*RECORDS PROVIDED*.
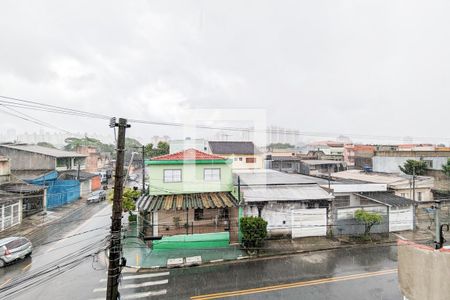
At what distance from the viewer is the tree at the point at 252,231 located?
15586 millimetres

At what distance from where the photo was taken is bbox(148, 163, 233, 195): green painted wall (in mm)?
18953

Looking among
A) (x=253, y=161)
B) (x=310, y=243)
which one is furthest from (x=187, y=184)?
(x=253, y=161)

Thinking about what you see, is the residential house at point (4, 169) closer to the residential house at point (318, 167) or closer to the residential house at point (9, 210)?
the residential house at point (9, 210)

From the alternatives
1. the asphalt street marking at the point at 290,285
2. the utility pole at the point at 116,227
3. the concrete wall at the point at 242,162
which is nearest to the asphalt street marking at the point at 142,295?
the asphalt street marking at the point at 290,285

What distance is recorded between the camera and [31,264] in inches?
545

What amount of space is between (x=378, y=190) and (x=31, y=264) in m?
27.2

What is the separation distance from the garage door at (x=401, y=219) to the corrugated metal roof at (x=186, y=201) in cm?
1352

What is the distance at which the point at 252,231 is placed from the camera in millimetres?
15617

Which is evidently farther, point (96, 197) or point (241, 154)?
point (241, 154)

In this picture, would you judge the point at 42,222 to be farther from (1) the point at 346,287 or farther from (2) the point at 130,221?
(1) the point at 346,287

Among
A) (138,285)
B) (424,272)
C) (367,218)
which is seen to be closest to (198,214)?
(138,285)

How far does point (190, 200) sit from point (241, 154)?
21302 mm

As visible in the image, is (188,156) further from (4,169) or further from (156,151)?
(156,151)

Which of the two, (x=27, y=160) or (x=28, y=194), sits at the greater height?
(x=27, y=160)
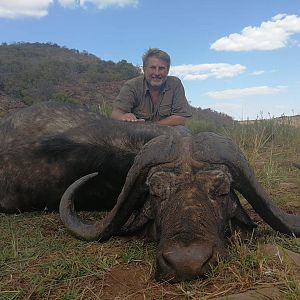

*PROMPT*. Retype the records starting with the line that contains "What is the separation" and going on through the end of the records, keeping both ends and leaving out any pictures.

*REPLY TO THE TASK*.
What is the separation distance from the garage door at (x=401, y=219) to the corrugated metal roof at (x=186, y=201) in cm?
1352

What is the distance at which the point at 252,231 is placed from the camera in millimetres?
15617

Which is evidently farther, point (96, 197) or point (241, 154)?
point (241, 154)

In this picture, would you judge the point at 42,222 to be farther from (1) the point at 346,287 or farther from (2) the point at 130,221?
(1) the point at 346,287

Among
A) (138,285)
B) (424,272)
C) (367,218)
which is seen to be closest to (198,214)?
(138,285)

How far does point (190, 200) sit from point (241, 154)?
21302 mm

As visible in the image, is (188,156) further from (4,169) or further from (156,151)?
(156,151)

Which of the two, (x=27, y=160) or (x=28, y=194), sits at the greater height?
(x=27, y=160)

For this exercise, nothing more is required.